● **Aim**: Update the listing below by replacing "asphalt road surface" with "paved road surface" wherever it appears, leaving everything else the same. Leave the pictures out of your answer.

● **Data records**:
━━━

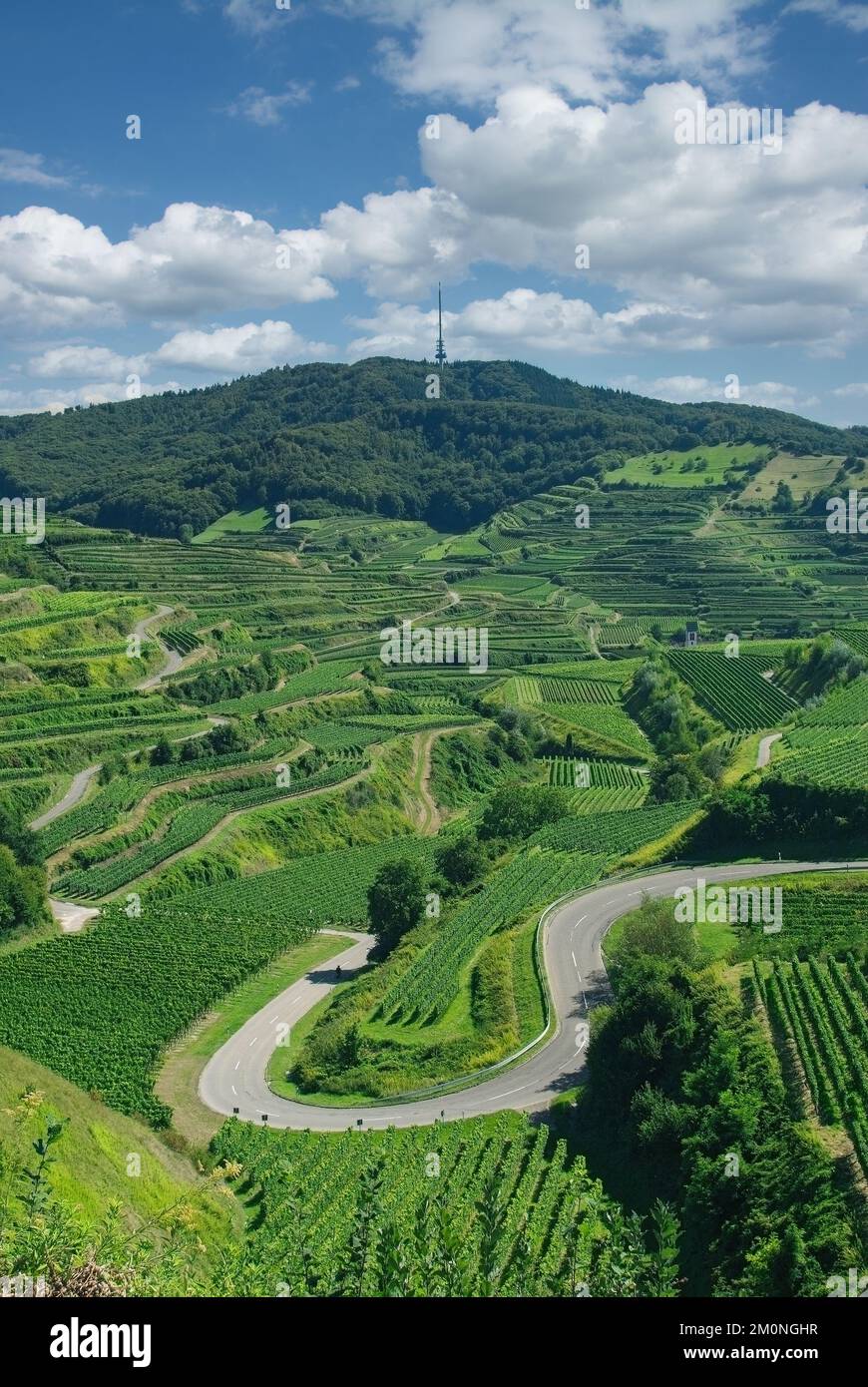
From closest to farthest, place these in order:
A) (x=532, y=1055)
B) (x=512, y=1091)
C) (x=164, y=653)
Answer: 1. (x=512, y=1091)
2. (x=532, y=1055)
3. (x=164, y=653)

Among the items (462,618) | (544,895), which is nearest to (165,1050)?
(544,895)

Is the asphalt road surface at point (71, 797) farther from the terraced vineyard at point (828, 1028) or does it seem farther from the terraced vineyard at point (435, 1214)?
the terraced vineyard at point (828, 1028)

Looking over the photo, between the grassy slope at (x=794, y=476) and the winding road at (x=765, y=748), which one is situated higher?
the grassy slope at (x=794, y=476)

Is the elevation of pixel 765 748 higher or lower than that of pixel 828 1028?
higher

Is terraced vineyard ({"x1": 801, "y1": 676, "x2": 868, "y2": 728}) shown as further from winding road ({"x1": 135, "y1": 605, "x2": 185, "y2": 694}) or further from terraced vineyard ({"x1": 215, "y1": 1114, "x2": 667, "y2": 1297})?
winding road ({"x1": 135, "y1": 605, "x2": 185, "y2": 694})

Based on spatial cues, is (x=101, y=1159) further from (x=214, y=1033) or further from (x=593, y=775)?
(x=593, y=775)

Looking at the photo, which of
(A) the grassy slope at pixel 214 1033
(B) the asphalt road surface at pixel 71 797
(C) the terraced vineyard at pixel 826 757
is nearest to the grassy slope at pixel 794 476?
(C) the terraced vineyard at pixel 826 757

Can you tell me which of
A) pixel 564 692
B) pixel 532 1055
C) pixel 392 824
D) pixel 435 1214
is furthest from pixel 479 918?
pixel 564 692
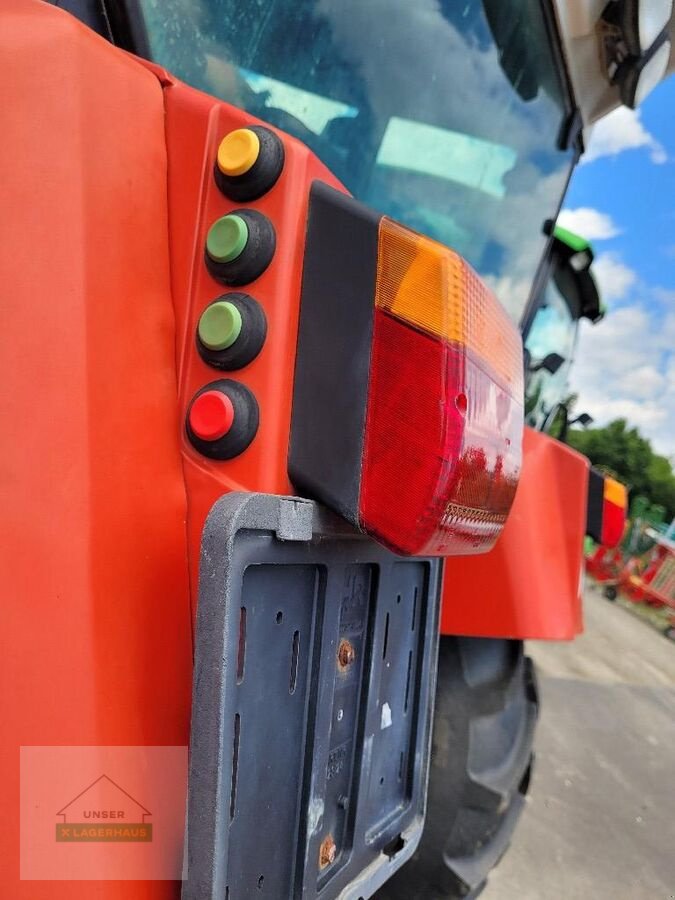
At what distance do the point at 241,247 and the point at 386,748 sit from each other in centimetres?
79

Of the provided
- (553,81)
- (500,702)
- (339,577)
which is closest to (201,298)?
(339,577)

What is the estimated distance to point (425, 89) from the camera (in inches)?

━━━

● **Written answer**:
From closest to farthest, place these in order:
A) (x=532, y=1055)
B) (x=512, y=1091)
C) (x=164, y=653)
Answer: 1. (x=512, y=1091)
2. (x=532, y=1055)
3. (x=164, y=653)

Among the items (462,618) | (544,895), which is nearest to (165,1050)?
(544,895)

Is the paved road surface at point (71, 797) farther from the terraced vineyard at point (828, 1028) or does it seem farther from the terraced vineyard at point (435, 1214)?
the terraced vineyard at point (828, 1028)

Looking over the photo, between the grassy slope at (x=794, y=476) and the winding road at (x=765, y=748), which one is situated higher?
the grassy slope at (x=794, y=476)

Is the elevation of pixel 765 748 higher or lower than that of pixel 828 1028?
higher

Is terraced vineyard ({"x1": 801, "y1": 676, "x2": 868, "y2": 728}) shown as further from winding road ({"x1": 135, "y1": 605, "x2": 185, "y2": 694}) or further from terraced vineyard ({"x1": 215, "y1": 1114, "x2": 667, "y2": 1297})?
winding road ({"x1": 135, "y1": 605, "x2": 185, "y2": 694})

Based on spatial cues, is (x=101, y=1159) further from (x=214, y=1033) or further from (x=593, y=775)?
(x=593, y=775)

Looking at the photo, which of
(A) the grassy slope at pixel 214 1033
(B) the paved road surface at pixel 71 797
(C) the terraced vineyard at pixel 826 757
is nearest to the grassy slope at pixel 794 476?
(C) the terraced vineyard at pixel 826 757

Can you tell me which of
A) pixel 564 692
B) pixel 532 1055
C) pixel 392 824
D) pixel 435 1214
is furthest from pixel 479 918?
pixel 564 692
At what distance do the point at 241,247 and the point at 386,748 sit from each other in centimetres?
79

Of the provided
- (553,81)
- (500,702)
- (339,577)
which is closest to (201,298)?
(339,577)

What is the estimated distance to point (425, 89) from the camera (in inches)?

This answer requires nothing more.